The prayers of the generals when finally admitted were for

more complete amnesty ; for exemption in all cases from the oath of allegiance, a mere declaration being substituted ; for the treatment of foreigners as if they had been burghers ; for the restoration to the Transvaal of the districts annexed to Natal; for equality as to the languages ; for the payment of all obligations incurred by the Republics during the war, and the reinstatement for the burgher officials ; and for the endowment of the widows and children of the fallen. Mr. Chamberlain courteously but firmly pointed out to his visitors that they were asking more than the North granted to the South after the Civil War.

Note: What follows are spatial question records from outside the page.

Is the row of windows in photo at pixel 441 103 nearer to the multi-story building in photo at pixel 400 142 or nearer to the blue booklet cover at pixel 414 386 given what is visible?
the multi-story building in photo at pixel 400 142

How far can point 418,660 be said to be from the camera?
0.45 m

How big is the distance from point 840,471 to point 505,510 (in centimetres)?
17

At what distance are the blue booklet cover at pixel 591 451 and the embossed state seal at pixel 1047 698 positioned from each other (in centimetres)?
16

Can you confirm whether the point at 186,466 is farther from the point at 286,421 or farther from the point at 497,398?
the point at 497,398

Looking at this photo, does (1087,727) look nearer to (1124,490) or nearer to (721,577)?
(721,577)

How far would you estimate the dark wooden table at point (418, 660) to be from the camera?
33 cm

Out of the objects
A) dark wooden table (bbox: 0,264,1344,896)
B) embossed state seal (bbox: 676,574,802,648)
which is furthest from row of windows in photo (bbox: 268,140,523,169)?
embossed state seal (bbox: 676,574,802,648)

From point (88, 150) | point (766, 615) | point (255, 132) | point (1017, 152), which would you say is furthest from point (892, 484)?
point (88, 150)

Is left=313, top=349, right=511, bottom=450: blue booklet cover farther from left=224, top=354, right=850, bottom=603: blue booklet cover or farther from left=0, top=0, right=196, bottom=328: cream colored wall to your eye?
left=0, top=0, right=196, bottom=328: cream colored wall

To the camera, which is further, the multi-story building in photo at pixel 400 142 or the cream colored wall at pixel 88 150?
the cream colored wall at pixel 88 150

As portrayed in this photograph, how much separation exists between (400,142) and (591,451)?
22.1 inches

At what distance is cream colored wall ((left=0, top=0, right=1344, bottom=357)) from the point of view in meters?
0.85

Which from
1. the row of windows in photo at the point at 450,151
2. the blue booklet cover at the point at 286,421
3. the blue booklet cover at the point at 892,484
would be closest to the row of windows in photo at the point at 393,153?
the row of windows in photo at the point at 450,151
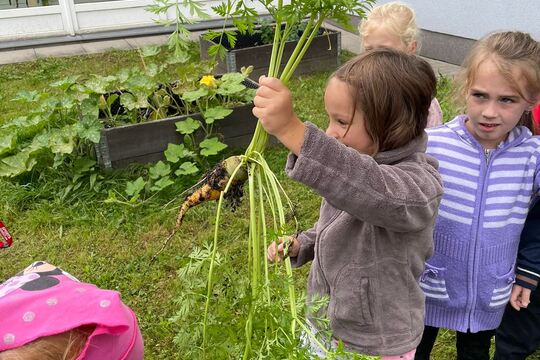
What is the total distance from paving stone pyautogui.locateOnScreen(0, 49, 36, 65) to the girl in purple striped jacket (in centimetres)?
646

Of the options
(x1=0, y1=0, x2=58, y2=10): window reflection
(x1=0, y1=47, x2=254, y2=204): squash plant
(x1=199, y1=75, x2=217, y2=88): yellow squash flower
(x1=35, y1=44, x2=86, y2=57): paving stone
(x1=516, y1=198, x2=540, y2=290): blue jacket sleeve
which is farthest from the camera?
(x1=0, y1=0, x2=58, y2=10): window reflection

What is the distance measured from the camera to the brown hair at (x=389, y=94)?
138cm

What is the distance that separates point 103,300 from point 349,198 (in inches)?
22.2

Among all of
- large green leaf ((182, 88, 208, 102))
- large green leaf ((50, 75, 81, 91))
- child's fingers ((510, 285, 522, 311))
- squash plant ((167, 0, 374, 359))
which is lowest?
large green leaf ((182, 88, 208, 102))

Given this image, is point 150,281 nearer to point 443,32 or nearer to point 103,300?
point 103,300

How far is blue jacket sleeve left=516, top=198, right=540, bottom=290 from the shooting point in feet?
6.24

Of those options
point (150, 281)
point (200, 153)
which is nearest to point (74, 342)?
point (150, 281)

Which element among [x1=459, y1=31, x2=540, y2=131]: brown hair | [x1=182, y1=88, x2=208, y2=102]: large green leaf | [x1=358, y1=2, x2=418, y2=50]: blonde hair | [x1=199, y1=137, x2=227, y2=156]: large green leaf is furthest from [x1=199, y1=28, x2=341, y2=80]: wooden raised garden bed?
[x1=459, y1=31, x2=540, y2=131]: brown hair

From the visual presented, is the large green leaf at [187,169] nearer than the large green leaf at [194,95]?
Yes

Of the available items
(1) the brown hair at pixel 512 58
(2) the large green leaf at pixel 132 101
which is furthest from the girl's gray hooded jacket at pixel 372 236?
(2) the large green leaf at pixel 132 101

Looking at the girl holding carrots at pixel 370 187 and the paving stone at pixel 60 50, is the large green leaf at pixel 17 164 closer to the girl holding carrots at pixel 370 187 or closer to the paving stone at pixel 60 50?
the girl holding carrots at pixel 370 187

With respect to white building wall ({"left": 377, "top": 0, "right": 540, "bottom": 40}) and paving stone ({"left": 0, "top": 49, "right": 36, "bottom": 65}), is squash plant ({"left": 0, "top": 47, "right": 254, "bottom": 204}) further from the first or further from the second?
paving stone ({"left": 0, "top": 49, "right": 36, "bottom": 65})

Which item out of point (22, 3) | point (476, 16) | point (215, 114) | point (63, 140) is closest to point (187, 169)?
point (215, 114)

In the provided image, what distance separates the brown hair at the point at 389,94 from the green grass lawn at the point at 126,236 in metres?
1.45
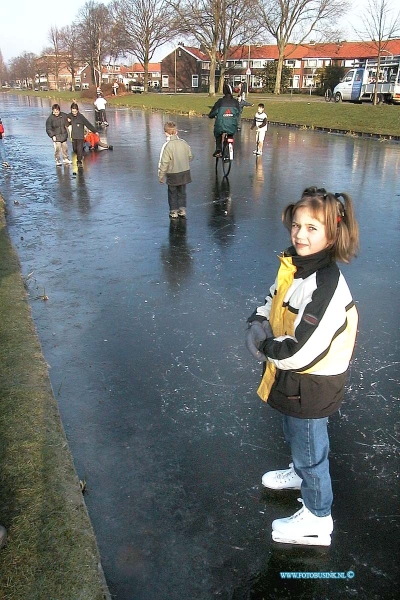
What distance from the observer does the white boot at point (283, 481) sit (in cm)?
295

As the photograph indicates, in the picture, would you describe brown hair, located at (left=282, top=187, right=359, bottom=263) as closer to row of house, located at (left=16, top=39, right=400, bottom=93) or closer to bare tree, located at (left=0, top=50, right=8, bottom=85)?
row of house, located at (left=16, top=39, right=400, bottom=93)

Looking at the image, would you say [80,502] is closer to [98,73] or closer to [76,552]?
[76,552]

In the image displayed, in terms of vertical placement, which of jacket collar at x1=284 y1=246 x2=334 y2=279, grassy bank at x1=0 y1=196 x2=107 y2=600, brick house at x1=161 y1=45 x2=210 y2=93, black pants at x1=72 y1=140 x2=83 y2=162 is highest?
brick house at x1=161 y1=45 x2=210 y2=93

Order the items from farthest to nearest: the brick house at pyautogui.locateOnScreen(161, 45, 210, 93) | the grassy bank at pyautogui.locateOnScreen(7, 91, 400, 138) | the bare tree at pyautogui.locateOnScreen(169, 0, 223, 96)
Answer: the brick house at pyautogui.locateOnScreen(161, 45, 210, 93), the bare tree at pyautogui.locateOnScreen(169, 0, 223, 96), the grassy bank at pyautogui.locateOnScreen(7, 91, 400, 138)

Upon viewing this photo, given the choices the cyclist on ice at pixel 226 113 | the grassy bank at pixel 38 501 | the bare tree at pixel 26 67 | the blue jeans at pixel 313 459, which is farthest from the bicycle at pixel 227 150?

He had no objection to amnesty if the authorities on the spot desired to grant it ; but the foreigners could not be treated like the burghers; Natal must keep the districts ceded to her ; obligations incurred during the war could not be recognised—the North, it will be remembered, was resolute on this, utterly repudiating Southern loans—the burgher officials were not entitled either to replacement or compensation; and the endowment of the widows of the defeated side could not be provided for. We confess we do not like either the difficulty about the oath of allegiance, or the persistent attempt to treat the Transvaal as if it were still a country instead of a Colony. It looks as if the generals had still a lingering idea that they might one day secure independence, though we notice that General De Wet, in a carefully prepared speech delivered at Amsterdam on Thursday, said: "If England shows herself generous, we shall certainly be the most faithful subjects of her whole Empire." Mr. Chamberlain ended the Conference by an ex- cellent short speech on the necessity, if the British forgave so much, of the Dutch forgiving also. Except in extreme Anglophobe organs, Mr. Chamberlain's attitude has been practically acquiesced in by the leading Continental news- papers, while in America the Evening Post—a journal which has not always approved of either American or British Imperial policy—congratulates Mr. Chamberlain on his "admirably calm reply" to the "extraordinarily presuming, puerile, and preposterous" demands of the Boer generals.